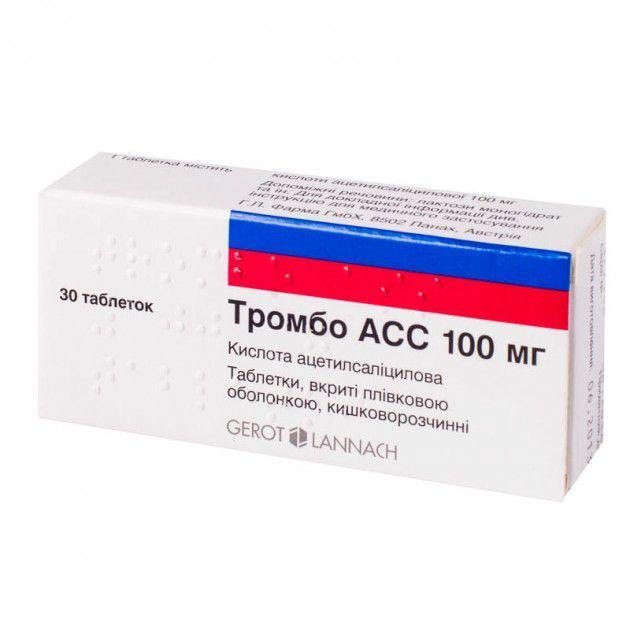 Тромбо АСС 100 мг N30 таблетки_6008129131073.jpeg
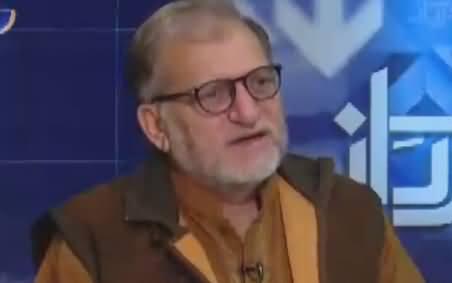 Harf-e-Raz (Bilawal Aur Zardari Aik Sath) – 27th December 2016
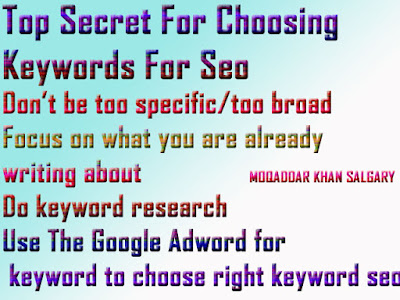 Choosing Keywords For Seo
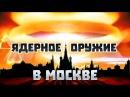 Хочу Знать 1 Атомные Бомбы над Москвой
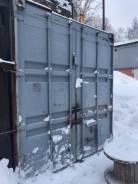 Контейнер 40 футов , высокий, высота 2,9 метра. улица Киевская 9а, р-н Советский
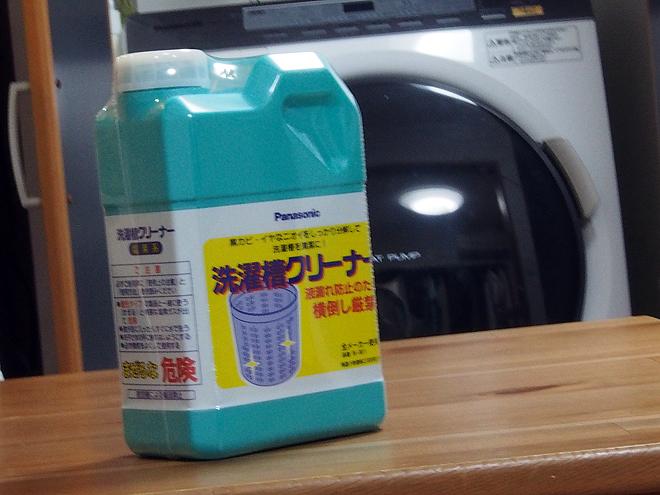 洗濯槽クリーナー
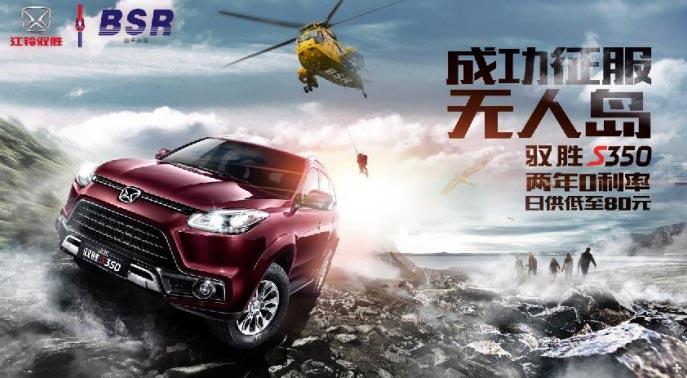 江铃驭胜S350按揭最高可享受6000元补贴
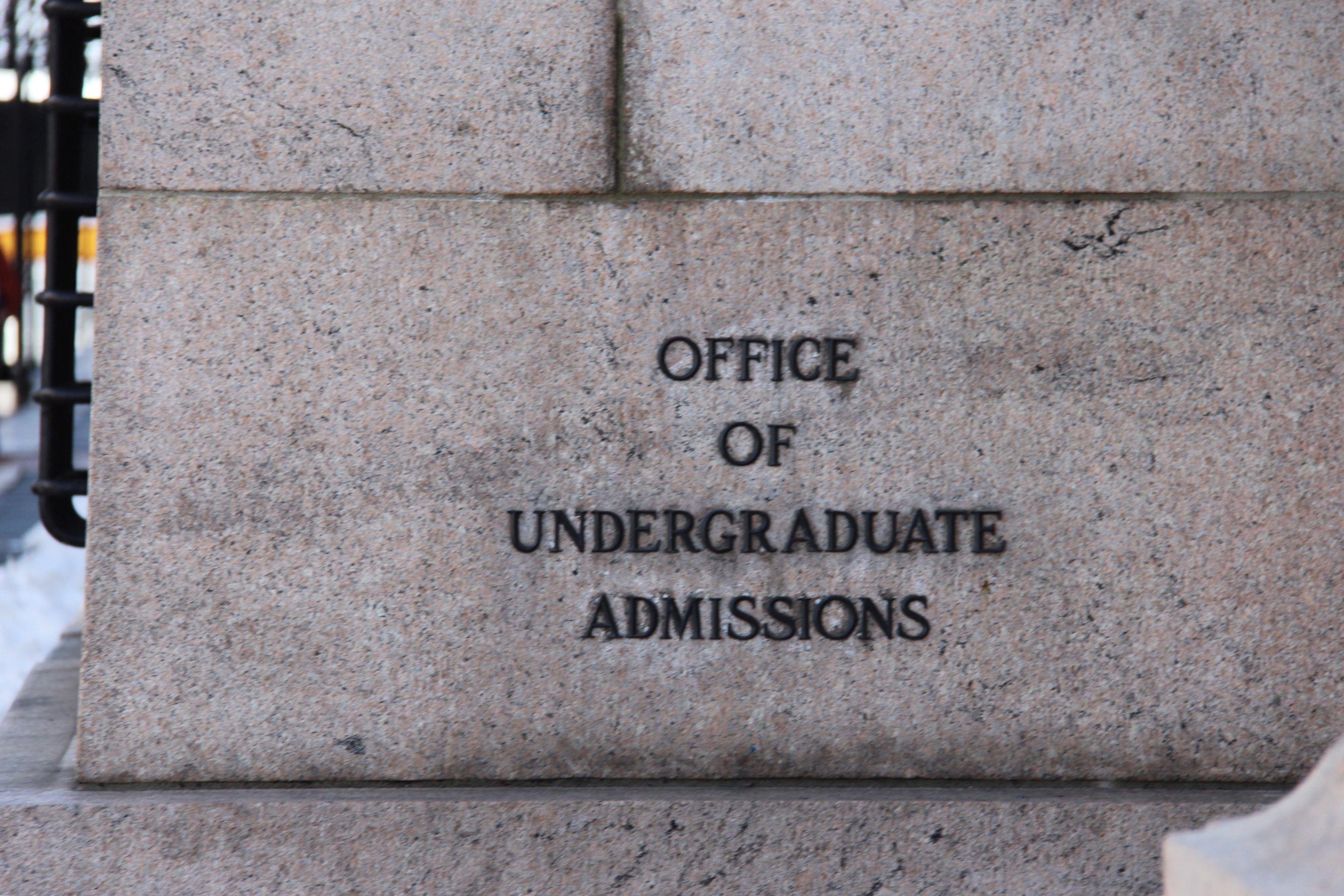 留學人數年年增加,美國大學錄取率創新低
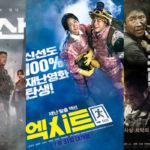 ハラハラドキドキが止まらない!韓国パニック映画おすすめ8選!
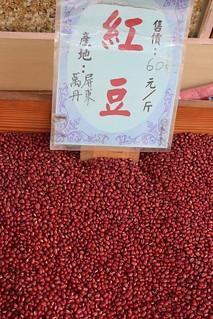 萬丹紅豆幾乎等於台灣紅豆的代名詞。攝影:廖靜蕙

# # # #

Description of the task |
Here the requirement is to restate exactly the line holding "Контейнер 40 футов" and every later line through the end of the material, omitting pictures.

Task answer |
 Контейнер 40 футов , высокий, высота 2,9 метра. улица Киевская 9а, р-н Советский
 洗濯槽クリーナー
 江铃驭胜S350按揭最高可享受6000元补贴
 留學人數年年增加,美國大學錄取率創新低
 ハラハラドキドキが止まらない!韓国パニック映画おすすめ8選!
 萬丹紅豆幾乎等於台灣紅豆的代名詞。攝影:廖靜蕙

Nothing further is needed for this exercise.